Samurai: In the Footsteps of Japanese Warriors 侍
Samurai parade during a festival
The katana, a symbol of Japan in the world.
The keep of Himeji Castle seems to have only 5 floors, but actually includes a sixth hidden one...
Old Samurai photograph
Held samurai warriors when Kiyomori festival.
The samurai, emblematic figures of Japan
The samurai are an ancient caste of Japanese warriors, known worldwide for their recognizable katanas and armor. Discover the history of the samurai and visit the places they have left their mark on your trip to Japan.
What is a samurai?
The word " samurai " derives from the verb "saburau", which means to serve. This term is used in the sense that we know him since 1600, and indicates a warrior in the service of a lord, the daimyo. The term "samurai" is not to be confused with that of "bushi", which designates the ancient warriors, who serve a lord in exchange for a reward: land or wages.
A samurai without a lord or master was called a ronin and was considered no better than a vagabond. Many samurai were low ranking soldiers cultivating their own land, far from the great warlords, the daimyo. In the Heian era (794-1185), they were only warriors in the service of the nobility - which they quickly dominated. In the 10th century, the warrior Minamoto clan imposes a government by warriors, the bakufu, headed by a shogun (general). They will then become a warrior elite with their own culture.
The story of the samurai
The samurai are then a group steeped in Zen Buddhism, which they consider close to the spirit of bushi. They knew the refinement and were passionate about the tea ceremony or the Noh theater. Kamakura was the great city of warriors, the first capital of the bakufu. You can still see this today through the Yabusame festival reminiscent of the contest between warriors.
The samurai know their heyday during the era Sengoku ("Warring States", the mid 15th century to the late 16th century) where the only law of the strongest, allowing them to rise quickly in society. It was at this time that the great castles such as those of Osaka, Himeji or Kumamoto were built. Appear as dojos, corresponding to different martial arts styles. These samurai are far from the image that we have now: quick to betray their masters, to change sides or to revolt, they reign terror in the countryside.
- Read also: Kumakura Travel Guide
Bushido, a code of honor
It was during the Edo period (1603-1868) that the new Tokugawa shoguns created the samurai that we know, respecting a strict code of conduct, the way of the warrior, "bushido". It was at this time that the practice of seppuku (better known in the West under the name of hara-kiri, a ritual suicide) developed. These samurai are then above all faithful, sober and focused on their weapon training in times of peace.

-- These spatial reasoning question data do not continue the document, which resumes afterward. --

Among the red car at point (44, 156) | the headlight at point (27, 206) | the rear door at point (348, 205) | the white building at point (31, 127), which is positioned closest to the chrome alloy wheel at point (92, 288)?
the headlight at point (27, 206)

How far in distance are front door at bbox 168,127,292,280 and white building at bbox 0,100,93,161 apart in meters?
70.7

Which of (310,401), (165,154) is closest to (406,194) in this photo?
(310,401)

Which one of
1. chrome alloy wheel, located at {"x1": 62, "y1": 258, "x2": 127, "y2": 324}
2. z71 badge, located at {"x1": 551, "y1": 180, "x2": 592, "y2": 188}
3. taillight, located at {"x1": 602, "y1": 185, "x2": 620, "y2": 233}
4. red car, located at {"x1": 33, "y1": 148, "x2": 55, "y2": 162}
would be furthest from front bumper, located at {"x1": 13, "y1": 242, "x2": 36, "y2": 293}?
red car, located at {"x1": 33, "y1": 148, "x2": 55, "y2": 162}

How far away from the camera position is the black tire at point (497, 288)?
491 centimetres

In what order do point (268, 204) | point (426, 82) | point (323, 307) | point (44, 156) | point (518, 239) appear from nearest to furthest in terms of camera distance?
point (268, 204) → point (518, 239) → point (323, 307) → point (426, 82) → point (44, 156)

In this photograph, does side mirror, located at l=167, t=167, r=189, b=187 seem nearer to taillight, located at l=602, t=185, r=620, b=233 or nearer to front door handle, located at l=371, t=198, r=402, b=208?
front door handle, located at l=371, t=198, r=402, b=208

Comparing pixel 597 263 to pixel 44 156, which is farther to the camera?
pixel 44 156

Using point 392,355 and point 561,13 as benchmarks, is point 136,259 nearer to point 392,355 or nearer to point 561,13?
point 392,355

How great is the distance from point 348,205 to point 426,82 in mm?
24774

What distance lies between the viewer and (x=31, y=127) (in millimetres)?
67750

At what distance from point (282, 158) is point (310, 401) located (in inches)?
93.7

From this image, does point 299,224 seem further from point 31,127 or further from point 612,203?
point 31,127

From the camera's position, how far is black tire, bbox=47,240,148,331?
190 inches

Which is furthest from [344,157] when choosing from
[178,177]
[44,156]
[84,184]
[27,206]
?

The Tokugawa then gradually transformed them into a closed group of state officials without territory but receiving a salary. This transformation is easy to observe when visiting the splendid Nijo Castle in Kyoto.
Characteristics of a samurai
The education of a samurai was very strict, with the learning of self-control and an absence of idleness and fear. The samurai apprentice studies in a specialized school, where they would learn about the handling of swords, including katana, as well as wrestling, archery, horse riding but also strategy and various arts of war.
Armored samurai, circa 1860
Credit: Wikimedia Commons
Sengoku-era samurai helmet
Credit: Wikimedia Commons
18th century Japanese armor with decorative lacquer patterns
The samurai had a whole collection of swords, including the famous katana (long saber that he was the only one who could carry), but also the wakizashi, a small saber which never left the warrior, without forgetting the tanto, a dagger used in particular for the seppuku ceremony. The samurai also handled perfectly the Japanese compound bow (yami), as well as the spear (yari).
The samurai finally wore armor designed to facilitate movement. The armor consisted of many pieces of leather, waterproofed with lacquer, but also of metal or other alloys. He also wore a mask (menpo) supposed to intimidate.
Disappearance and legacy of the samurai in Japan
The samurai officially disappeared at the beginning of the Meiji period (1868-1912) when they lost all of their privileges, including the wearing of the sword and their income. Most are retrained in current trades, except the few diehards who led the revolt of Saigo Takamori in 1873.
Bushido, however, spread to other parts of society. It was systematically taught to soldiers until the defeat of 1945, but traces of it can be found in the spirit and hierarchy of certain large companies of ancient origin, as well as in the still current practice of martial arts as a sport.
Comments Read comments from our travellers
yes, Kamakura is special just wait to go back
Kamakura is magical. Thank you for sharing these stories. I enjoy them very much, now when I cannot travel to Japan.